* _SOURCE TEXT_
»»
Category Archives: CD

MARCUS ROBERTS TRIO – Trio Crescent: Celebrating Coltrane

Album: Trio Crescent: Celebrating Coltrane

Artist: Marcus Roberts Trio

Label: J-Master

Release Date: November 17, 2017


While it’s not unusual for jazz musicians to make albums paying tribute to a formative influence, they tend to cast a wide net on that influence’s catalog, creating their own personal best-ofs. It’s highly unusual for an entire album to be covered back to front. Pianist Marcus Roberts does just this with Trio Crescent: Celebrating Coltrane, taking on Coltrane’s 1964 LP Crescent. Though that record has nowhere near the reputation of A Love Supreme or Giant Steps, it’s an important brick in Coltrane’s wall, showcasing the saxophonist at his most melodic and soulful. Roberts knows a thing or two about soul and melody, so he and his trio (bassist Rodney Jordan, drummer Jason Marsalis) sound perfectly at home with Coltrane’s suite. The rhythm section steps forward more prominently here, with Marsalis’s subtle cymbal work and Jordan’s swinging grooves as important to the atmosphere as the leader’s keyboard work. Speaking of which, Roberts channels a century of ivory tickling styles, from classical to stride to hard bop, filtering it all down to his own unique, virtuoso playing. From his lush chord work on “Crescent” and “Lonnie’s Lament” to his swinging solos on “Bessie’s Blues” and “Wise One,” Roberts demonstrates why he’s been quietly but insistently celebrated as a jazz titan for thirty years.

The band closes the record with a bonus performance of Coltrane’s “Traneing In,” Roberts prancing across the 88s like a man who just rediscovered his own skill. Reinterpreting a horn player’s work without having a horn is always a challenge, but one for which the Roberts Trio is clearly built.
««
* _EXERCISE SET_
a – State how many lines in the listing below contain the string "feet", treating case as significant, and give only the number.
b – Resume the review of the Marcus Roberts Trio's Coltrane tribute album above, starting right after its last sentence.

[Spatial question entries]
»»
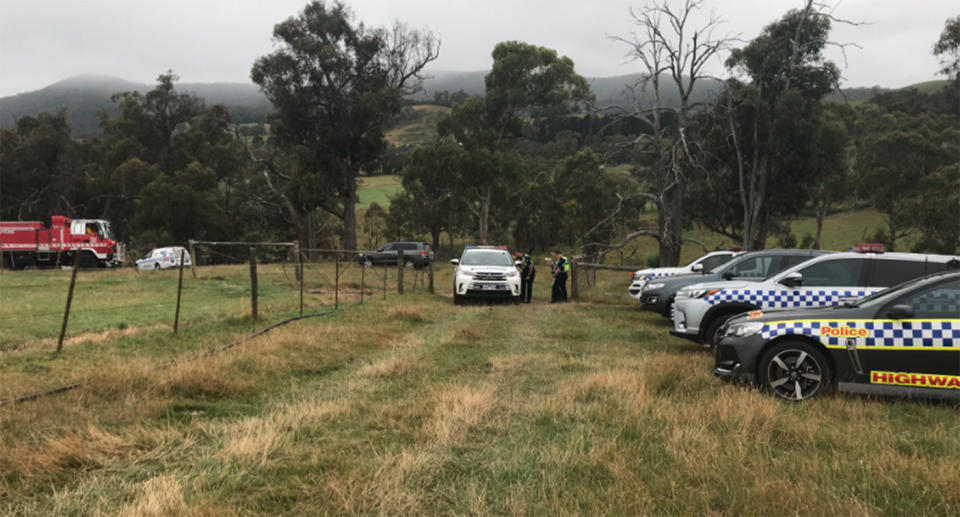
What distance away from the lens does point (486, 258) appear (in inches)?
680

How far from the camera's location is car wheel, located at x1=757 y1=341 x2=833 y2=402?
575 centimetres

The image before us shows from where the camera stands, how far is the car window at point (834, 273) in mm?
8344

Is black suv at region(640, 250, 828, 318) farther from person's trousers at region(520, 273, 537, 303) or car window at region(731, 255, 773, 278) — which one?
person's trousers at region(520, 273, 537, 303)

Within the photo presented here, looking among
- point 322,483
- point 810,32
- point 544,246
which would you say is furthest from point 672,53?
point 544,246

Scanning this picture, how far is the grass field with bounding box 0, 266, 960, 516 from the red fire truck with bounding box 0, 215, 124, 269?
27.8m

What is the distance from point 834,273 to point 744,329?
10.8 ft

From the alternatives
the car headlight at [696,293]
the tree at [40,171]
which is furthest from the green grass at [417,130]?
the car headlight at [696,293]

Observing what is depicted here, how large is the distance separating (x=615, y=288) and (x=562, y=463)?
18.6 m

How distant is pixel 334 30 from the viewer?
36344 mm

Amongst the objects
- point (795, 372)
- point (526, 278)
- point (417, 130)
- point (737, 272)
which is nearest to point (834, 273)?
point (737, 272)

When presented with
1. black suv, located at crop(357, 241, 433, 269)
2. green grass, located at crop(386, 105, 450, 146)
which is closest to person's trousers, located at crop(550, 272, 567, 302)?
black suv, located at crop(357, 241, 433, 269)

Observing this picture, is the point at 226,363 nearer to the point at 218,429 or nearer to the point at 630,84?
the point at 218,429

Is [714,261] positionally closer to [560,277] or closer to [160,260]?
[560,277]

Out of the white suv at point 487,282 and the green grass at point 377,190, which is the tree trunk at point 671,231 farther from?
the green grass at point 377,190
««
»»
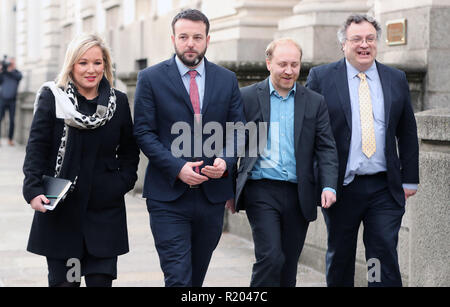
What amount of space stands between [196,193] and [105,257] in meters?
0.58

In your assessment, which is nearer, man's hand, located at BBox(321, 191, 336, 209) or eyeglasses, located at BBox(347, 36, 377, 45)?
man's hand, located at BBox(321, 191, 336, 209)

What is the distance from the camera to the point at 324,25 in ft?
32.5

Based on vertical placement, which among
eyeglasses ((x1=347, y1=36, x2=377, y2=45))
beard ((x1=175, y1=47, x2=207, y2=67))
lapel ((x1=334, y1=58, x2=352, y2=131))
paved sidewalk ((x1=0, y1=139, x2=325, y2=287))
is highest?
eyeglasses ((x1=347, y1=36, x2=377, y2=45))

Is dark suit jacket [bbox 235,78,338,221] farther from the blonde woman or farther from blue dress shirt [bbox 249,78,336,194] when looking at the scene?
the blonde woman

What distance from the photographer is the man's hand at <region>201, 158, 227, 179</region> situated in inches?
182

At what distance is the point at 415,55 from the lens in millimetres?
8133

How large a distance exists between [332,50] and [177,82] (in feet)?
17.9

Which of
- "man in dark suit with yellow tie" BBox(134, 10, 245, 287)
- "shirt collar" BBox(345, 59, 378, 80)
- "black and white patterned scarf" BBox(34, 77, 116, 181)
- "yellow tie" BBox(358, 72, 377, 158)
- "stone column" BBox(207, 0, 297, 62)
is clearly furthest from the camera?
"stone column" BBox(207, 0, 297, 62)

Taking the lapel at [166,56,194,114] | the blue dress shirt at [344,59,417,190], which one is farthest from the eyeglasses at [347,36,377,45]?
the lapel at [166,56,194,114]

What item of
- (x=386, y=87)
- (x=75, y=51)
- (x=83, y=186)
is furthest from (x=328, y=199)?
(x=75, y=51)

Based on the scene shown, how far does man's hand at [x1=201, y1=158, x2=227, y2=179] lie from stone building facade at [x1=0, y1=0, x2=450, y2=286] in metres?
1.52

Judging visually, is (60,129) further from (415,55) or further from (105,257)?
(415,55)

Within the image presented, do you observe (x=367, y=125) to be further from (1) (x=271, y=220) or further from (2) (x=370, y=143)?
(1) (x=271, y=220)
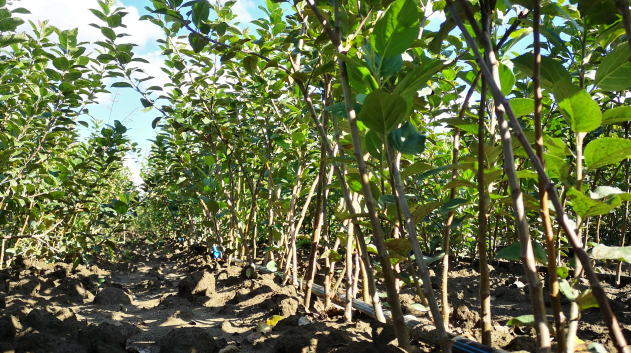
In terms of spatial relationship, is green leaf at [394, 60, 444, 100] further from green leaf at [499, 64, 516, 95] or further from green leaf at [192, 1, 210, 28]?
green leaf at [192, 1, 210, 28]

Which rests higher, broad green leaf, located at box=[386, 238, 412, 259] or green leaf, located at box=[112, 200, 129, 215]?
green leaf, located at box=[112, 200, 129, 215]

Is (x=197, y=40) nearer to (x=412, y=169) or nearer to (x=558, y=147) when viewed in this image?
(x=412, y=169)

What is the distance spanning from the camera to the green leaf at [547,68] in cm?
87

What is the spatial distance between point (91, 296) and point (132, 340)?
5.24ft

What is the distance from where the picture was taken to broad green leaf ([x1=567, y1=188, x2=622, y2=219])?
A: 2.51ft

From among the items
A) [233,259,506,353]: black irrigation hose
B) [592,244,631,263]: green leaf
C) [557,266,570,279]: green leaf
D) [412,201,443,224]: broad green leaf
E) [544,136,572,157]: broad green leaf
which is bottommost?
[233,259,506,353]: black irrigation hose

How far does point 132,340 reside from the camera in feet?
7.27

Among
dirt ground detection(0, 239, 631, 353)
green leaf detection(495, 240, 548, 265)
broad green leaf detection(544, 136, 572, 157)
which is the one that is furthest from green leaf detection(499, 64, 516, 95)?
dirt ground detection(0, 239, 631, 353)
««
»»
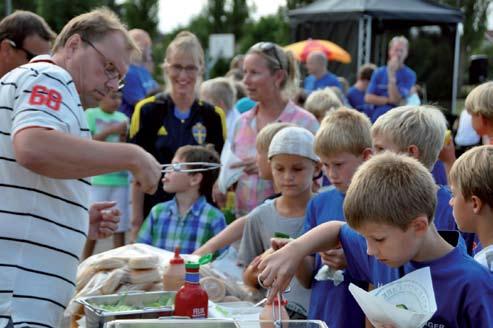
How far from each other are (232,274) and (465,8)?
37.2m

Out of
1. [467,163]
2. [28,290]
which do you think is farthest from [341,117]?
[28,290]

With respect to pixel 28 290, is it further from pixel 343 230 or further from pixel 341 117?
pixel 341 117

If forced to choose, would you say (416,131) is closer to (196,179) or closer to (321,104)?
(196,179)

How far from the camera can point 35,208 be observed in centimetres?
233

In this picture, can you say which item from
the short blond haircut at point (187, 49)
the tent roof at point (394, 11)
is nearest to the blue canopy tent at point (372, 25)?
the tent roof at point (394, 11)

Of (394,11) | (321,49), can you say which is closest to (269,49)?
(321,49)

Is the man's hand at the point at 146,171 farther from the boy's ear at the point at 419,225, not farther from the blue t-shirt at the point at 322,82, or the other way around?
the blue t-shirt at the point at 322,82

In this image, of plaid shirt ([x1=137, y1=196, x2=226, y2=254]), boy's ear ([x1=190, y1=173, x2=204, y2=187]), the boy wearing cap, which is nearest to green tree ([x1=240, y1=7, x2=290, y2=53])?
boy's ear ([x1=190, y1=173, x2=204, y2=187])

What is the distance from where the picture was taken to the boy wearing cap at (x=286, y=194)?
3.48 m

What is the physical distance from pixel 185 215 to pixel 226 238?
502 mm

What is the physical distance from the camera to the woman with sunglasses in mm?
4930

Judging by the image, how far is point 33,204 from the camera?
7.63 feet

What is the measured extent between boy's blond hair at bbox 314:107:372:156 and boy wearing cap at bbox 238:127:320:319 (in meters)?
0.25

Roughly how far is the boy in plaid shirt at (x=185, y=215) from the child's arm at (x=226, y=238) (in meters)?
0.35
««
* _ANSWERS TO THE PROBLEMS_
a – 3

b –
DOWNLOAD: “Bessie’s Blues,” “Lonnie’s Lament,” “Traneing In”


JOHNNY RAWLS – Waiting For The Train

Album: Waiting For The Train

Artist: Johnny Rawls

Label: Catfood Records

Release Date: September 15, 2017

The Upshot: Seemingly on a tear, Rawls’ latest follows closely on the acclaim of his last release, Tiger In A Cage – revealing an artist who lives for the raucous groove, blending equal parts southern soul to Mississippi blues with a healthy reverence for Stax and Motown.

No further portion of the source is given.